§ PASSAGE PROVIDED
::::::::

Flying and notable non-flying units based at RAF Shawbury.

=== Royal Air Force ===
- Aircraft Maintenance and Storage Unit (operated by FB Heliservices)
No. 22 Group (Training) RAF
- No. 1 Flying Training School
  - 2 Maritime Air Wing (2 MAW)
    - No. 660 Squadron (Army Air Corps) – Airbus Juno HT1
    - No. 705 Naval Air Squadron (Fleet Air Arm) – Airbus Juno HT1
  - No. 9 Regiment
    - No. 60 Squadron (RAF) – Airbus Juno HT1
    - No. 670 Squadron (Army Air Corps) – Airbus Juno HT1
- Defence College of Air and Space Operations
  - School of Air Operations Control
  - School of Aerospace Battle Management
- Central Flying School
  - Central Flying School (Helicopter) Squadron

== Future ==

=== Ministry of Defence personnel relocation ===
It was announced by the Ministry of Defence (MOD) in November 2016 that MOD staff currently based at 1300 Parkway in Bristol would be relocated to Shawbury by 2020.

::::::::

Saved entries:
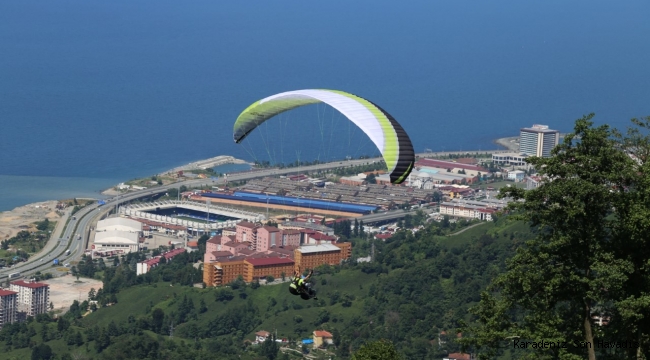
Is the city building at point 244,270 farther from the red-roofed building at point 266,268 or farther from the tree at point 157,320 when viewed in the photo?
the tree at point 157,320

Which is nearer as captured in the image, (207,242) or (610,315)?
(610,315)

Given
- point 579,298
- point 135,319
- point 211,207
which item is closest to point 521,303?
point 579,298

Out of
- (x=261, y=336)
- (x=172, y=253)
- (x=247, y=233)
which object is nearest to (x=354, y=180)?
(x=247, y=233)

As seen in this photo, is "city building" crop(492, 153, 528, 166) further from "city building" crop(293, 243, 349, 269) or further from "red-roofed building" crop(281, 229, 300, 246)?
"city building" crop(293, 243, 349, 269)

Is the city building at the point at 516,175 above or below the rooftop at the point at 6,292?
above

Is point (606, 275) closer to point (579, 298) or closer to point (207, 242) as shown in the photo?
point (579, 298)

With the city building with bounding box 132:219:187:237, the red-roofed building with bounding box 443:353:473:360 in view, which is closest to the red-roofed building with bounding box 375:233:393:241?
the city building with bounding box 132:219:187:237

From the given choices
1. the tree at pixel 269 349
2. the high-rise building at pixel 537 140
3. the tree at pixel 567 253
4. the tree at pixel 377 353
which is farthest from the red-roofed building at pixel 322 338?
the high-rise building at pixel 537 140
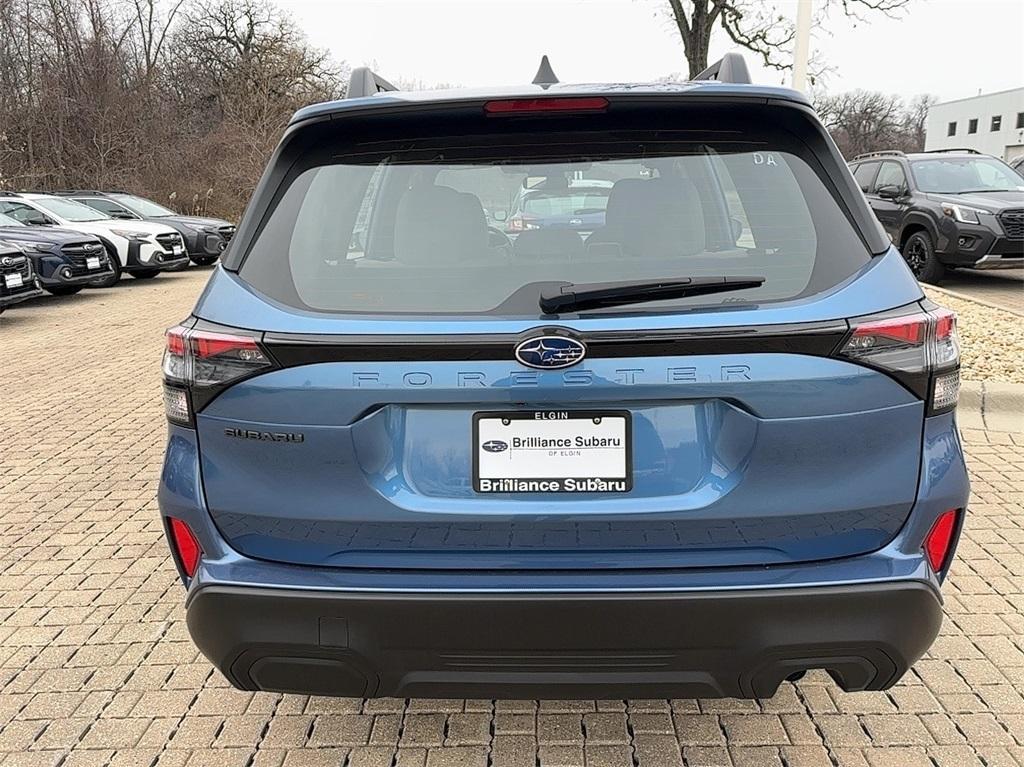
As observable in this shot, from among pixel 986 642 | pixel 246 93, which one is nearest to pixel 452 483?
pixel 986 642

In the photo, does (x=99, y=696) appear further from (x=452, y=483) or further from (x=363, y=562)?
(x=452, y=483)

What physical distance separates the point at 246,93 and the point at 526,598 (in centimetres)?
3579

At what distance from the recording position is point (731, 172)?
2100 mm

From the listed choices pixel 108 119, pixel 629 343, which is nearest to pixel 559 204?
A: pixel 629 343

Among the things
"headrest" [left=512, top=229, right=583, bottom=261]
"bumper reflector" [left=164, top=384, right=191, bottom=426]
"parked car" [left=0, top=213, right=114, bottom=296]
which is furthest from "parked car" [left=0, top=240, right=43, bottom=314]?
"headrest" [left=512, top=229, right=583, bottom=261]

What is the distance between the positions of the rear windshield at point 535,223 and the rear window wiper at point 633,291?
0.03 metres

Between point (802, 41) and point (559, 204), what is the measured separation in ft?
29.6

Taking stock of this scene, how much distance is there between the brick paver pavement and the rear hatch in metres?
0.87

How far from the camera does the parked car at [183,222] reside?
1702 cm

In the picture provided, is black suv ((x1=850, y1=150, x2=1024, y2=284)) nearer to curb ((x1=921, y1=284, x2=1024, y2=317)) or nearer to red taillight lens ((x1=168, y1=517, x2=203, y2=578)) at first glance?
curb ((x1=921, y1=284, x2=1024, y2=317))

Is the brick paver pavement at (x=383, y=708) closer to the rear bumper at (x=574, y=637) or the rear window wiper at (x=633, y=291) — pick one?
the rear bumper at (x=574, y=637)

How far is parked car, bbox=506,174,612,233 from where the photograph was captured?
2.13 metres

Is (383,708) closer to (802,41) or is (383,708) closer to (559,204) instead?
(559,204)

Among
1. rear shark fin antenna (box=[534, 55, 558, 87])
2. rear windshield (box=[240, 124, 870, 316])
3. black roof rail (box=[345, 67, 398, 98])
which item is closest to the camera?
rear windshield (box=[240, 124, 870, 316])
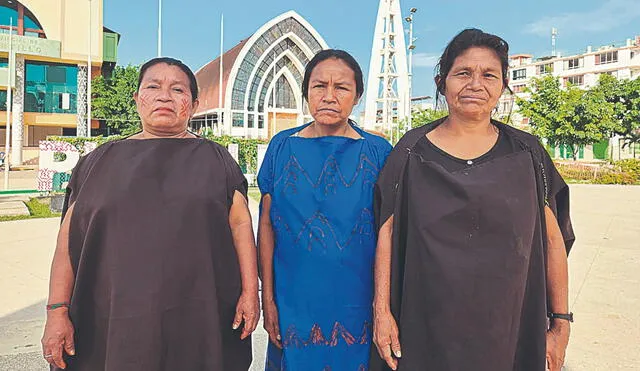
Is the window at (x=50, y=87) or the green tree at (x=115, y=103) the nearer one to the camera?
the window at (x=50, y=87)

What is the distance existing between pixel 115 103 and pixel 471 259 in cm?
2816

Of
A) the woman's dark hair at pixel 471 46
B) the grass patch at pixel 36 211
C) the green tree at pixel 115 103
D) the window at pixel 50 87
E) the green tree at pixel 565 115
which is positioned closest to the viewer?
the woman's dark hair at pixel 471 46

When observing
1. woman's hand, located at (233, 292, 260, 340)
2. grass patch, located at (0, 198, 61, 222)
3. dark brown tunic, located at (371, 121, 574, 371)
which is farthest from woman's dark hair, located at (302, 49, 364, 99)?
grass patch, located at (0, 198, 61, 222)

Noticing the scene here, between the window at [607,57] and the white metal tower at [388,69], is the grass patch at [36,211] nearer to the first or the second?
the white metal tower at [388,69]

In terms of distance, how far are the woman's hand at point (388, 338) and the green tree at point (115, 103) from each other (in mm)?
27161

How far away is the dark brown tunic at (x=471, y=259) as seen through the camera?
174cm

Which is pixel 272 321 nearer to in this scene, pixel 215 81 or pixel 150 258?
pixel 150 258

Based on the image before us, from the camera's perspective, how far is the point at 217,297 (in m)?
1.97

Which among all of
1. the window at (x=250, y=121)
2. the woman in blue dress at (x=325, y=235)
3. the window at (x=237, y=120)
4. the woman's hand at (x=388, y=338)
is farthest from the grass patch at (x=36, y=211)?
the window at (x=250, y=121)

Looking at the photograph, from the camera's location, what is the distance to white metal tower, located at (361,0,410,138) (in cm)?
3662

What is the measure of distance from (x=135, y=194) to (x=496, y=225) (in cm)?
133

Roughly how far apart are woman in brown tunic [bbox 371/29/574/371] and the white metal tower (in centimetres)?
3437

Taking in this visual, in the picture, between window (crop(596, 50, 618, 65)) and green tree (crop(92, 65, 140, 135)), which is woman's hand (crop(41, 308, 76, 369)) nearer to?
green tree (crop(92, 65, 140, 135))

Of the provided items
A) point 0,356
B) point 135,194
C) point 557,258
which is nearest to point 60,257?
point 135,194
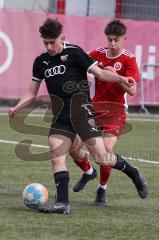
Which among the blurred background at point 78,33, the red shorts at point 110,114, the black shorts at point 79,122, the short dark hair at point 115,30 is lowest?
the blurred background at point 78,33

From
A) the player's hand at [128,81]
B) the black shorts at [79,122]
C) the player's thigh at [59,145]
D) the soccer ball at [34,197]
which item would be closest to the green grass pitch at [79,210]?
the soccer ball at [34,197]

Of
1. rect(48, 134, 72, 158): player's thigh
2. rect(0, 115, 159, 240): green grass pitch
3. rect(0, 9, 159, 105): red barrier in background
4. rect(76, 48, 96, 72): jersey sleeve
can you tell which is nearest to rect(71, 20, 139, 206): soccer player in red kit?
rect(0, 115, 159, 240): green grass pitch

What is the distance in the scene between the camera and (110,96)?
8.23 m

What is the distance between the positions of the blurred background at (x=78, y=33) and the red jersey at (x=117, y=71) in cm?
978

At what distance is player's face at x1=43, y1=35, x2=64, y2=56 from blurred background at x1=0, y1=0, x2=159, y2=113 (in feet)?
34.6

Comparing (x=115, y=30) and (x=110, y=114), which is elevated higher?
(x=115, y=30)

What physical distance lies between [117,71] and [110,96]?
280mm

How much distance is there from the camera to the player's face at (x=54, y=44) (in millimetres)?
7306

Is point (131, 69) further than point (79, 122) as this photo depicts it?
Yes

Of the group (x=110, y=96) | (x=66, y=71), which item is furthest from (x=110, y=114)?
(x=66, y=71)

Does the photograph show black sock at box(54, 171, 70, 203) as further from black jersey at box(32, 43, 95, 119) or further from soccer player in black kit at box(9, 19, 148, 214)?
black jersey at box(32, 43, 95, 119)

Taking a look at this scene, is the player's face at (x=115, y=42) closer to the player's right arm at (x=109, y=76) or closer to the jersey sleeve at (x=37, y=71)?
the player's right arm at (x=109, y=76)

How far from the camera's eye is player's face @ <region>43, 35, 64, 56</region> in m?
7.31

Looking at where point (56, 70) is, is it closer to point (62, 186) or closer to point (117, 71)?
point (117, 71)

::::::::

§ YOUR ASSIGNMENT
Rewrite the RAF Shawbury units text, everything from "Flying and notable" down to "Wing (2 MAW)", putting "Maritime Aviation Wing" in place of "Maritime Air Wing".

§ PROBLEM SOLUTION
Flying and notable non-flying units based at RAF Shawbury.

=== Royal Air Force ===
- Aircraft Maintenance and Storage Unit (operated by FB Heliservices)
No. 22 Group (Training) RAF
- No. 1 Flying Training School
  - 2 Maritime Aviation Wing (2 MAW)